Security of OpenSSL ECDSA signatures
Dan Kaminsky
dan at doxpara.com
Tue May 24 18:21:26 EST 2011
On Tue, May 24, 2011 at 1:15 AM, Aris Adamantiadis <aris at 0xbadc0de.be>wrote:
> Le 24/05/11 10:08, Damien Miller a écrit :
> >
> > I guess if you wanted to dither (pun!) then you could do something like:
> >
> > + duration = (duration + (arc4random() & 1) ? 999 : 0) / 1000;
> >
> > to make it random whether you round up or down, but I suspect that would
> > increase the infomation leaked rather than decrease it.
> >
>
> I think that shooting in the dark in order to block unknown timing
> attacks is likely to worsen the problem rather to mitigate it. Wouldn't
> be better to "simply" analyze the upstream algorithm and try to make it
> O(1), whatever the situation ?
> As said in the thread, putting timer loops will not stop side infoleaks
> like cpu load, cache misses etc.
>
It's the quotes around "simply" that belie everything. I had someone swear
up and down that MD5 was always constant time. And it should be.
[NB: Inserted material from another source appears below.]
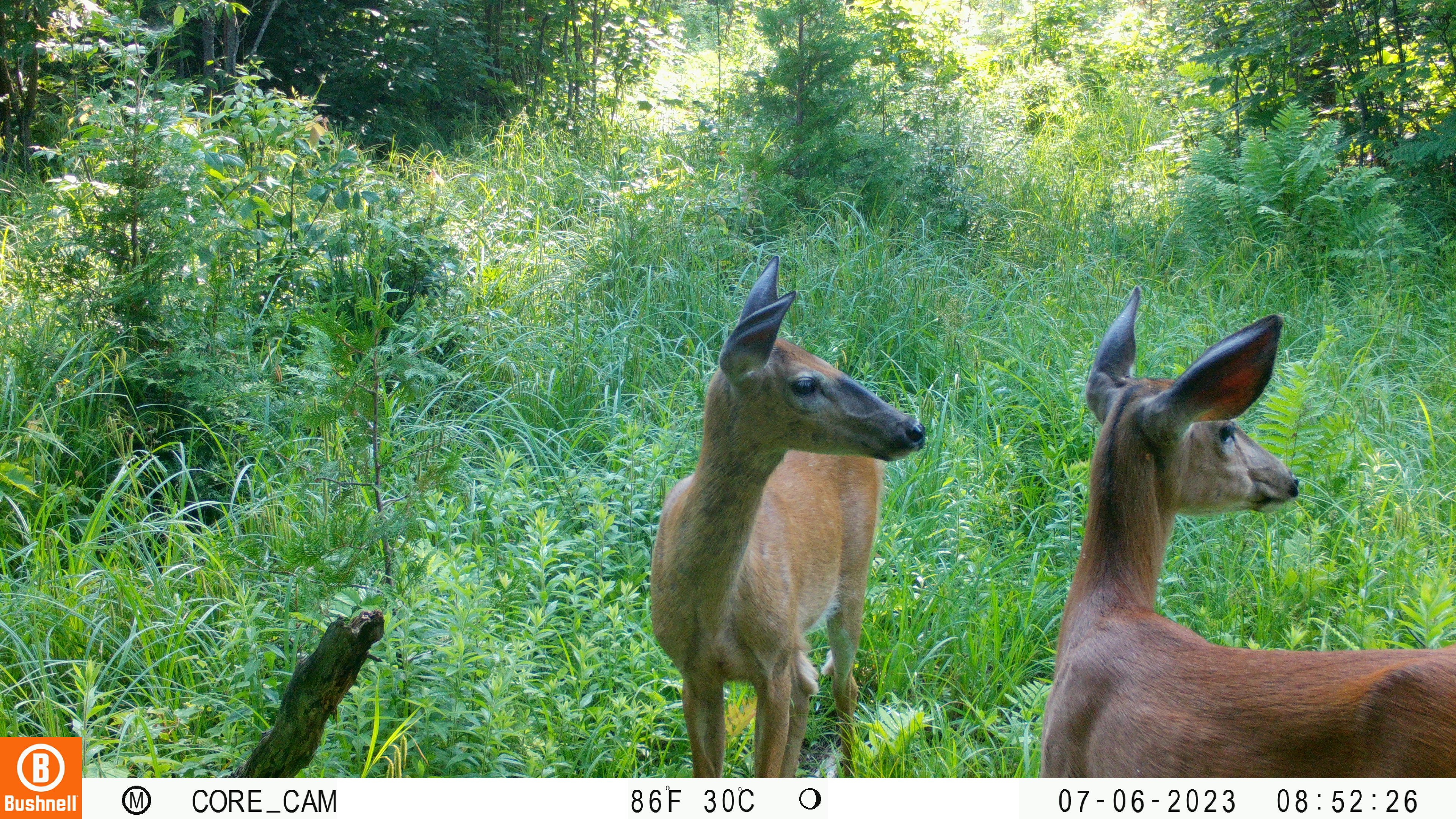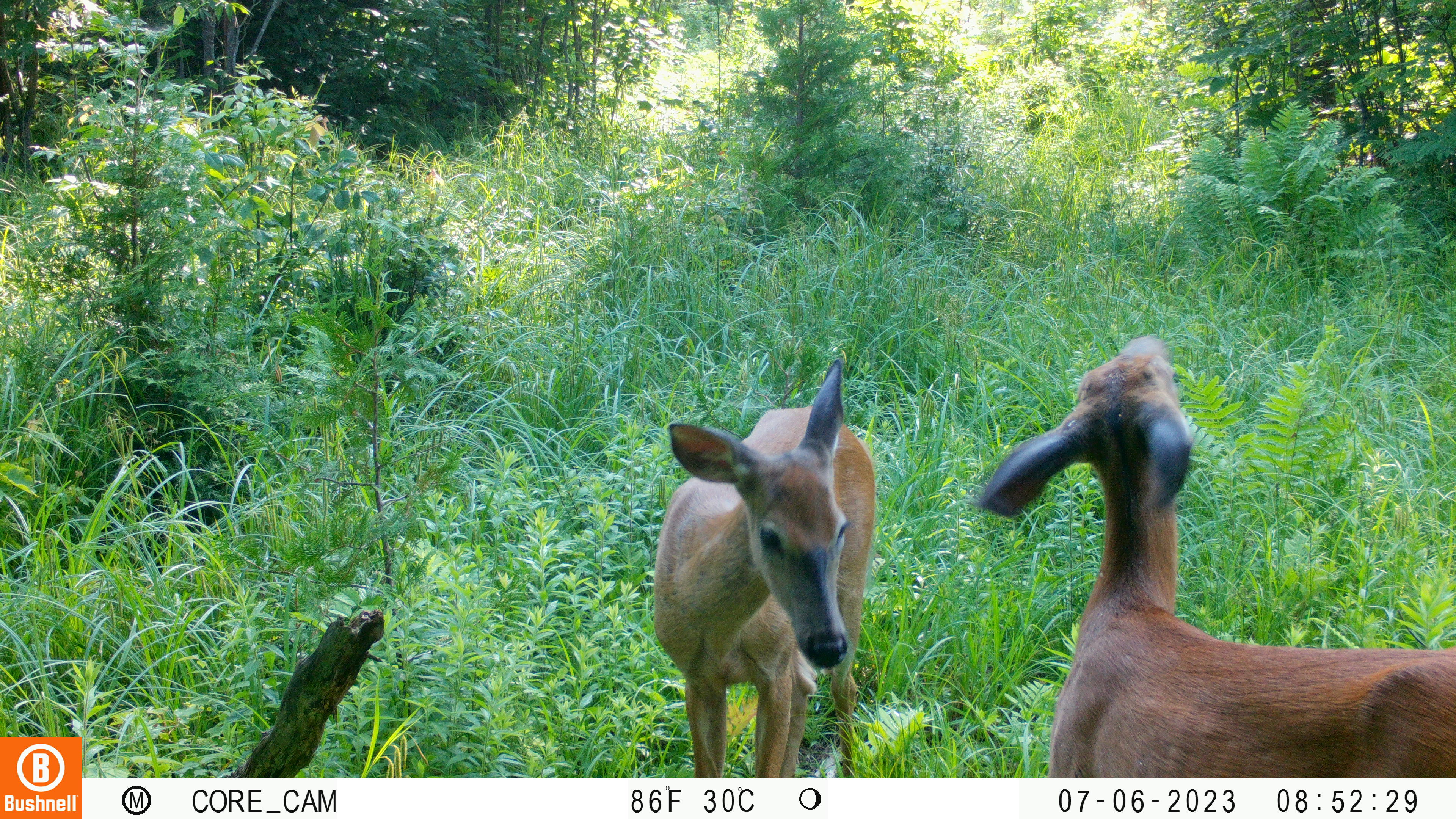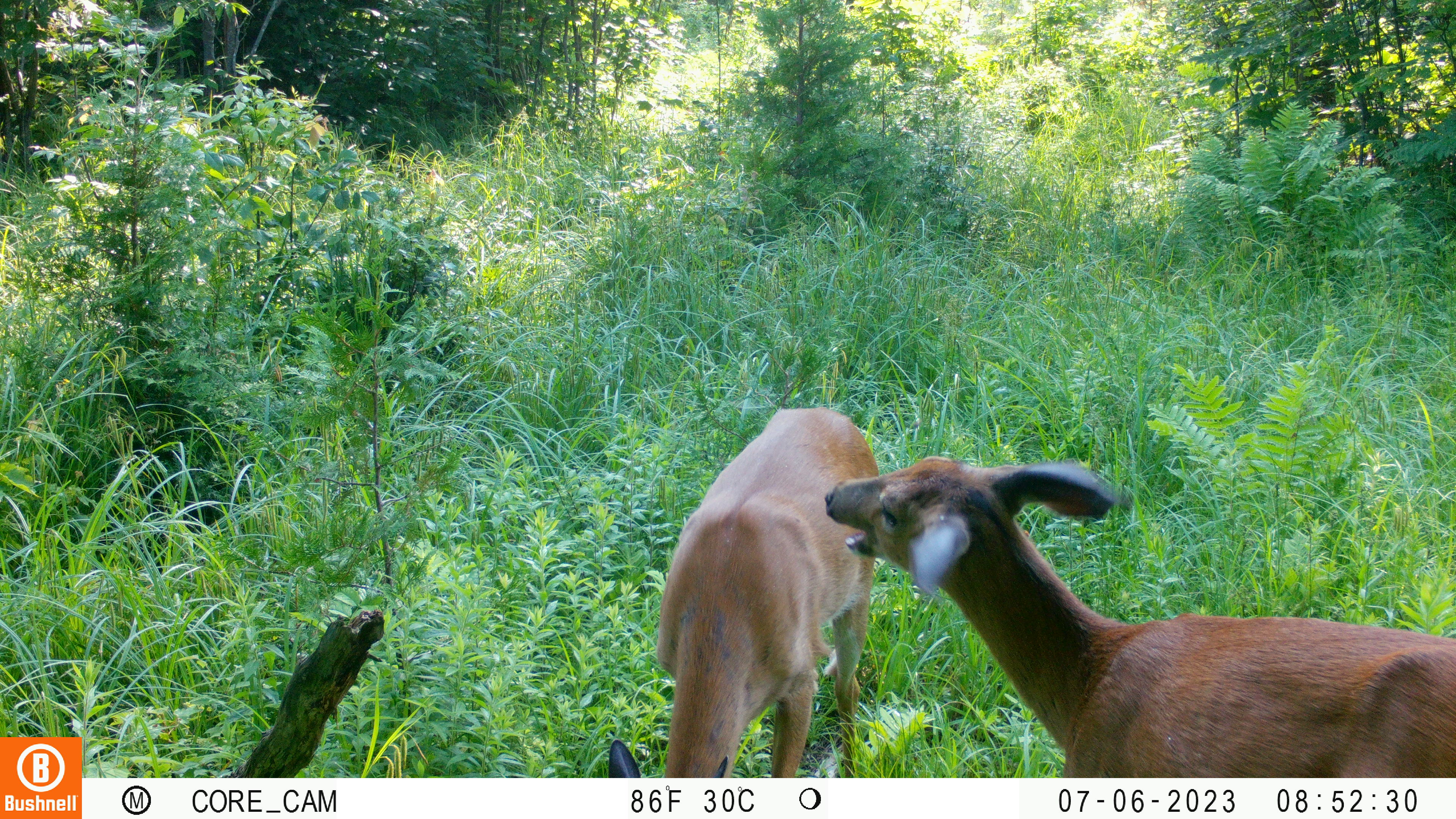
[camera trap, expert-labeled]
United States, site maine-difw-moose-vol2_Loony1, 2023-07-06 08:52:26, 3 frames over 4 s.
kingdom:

MD5 in Javascript isn't. It just isn't, not even close.
Other people can pretend local security works; I'm simply going to focus on
the network case. My assumption is that OpenSSH simply borrows the ECDSA
implementation from OpenSSL and doesn't have the degrees of freedom to learn
how to make it either constant or uncorrelated (as in RSA blinding) time.
It does have the freedom to delay network traffic, however.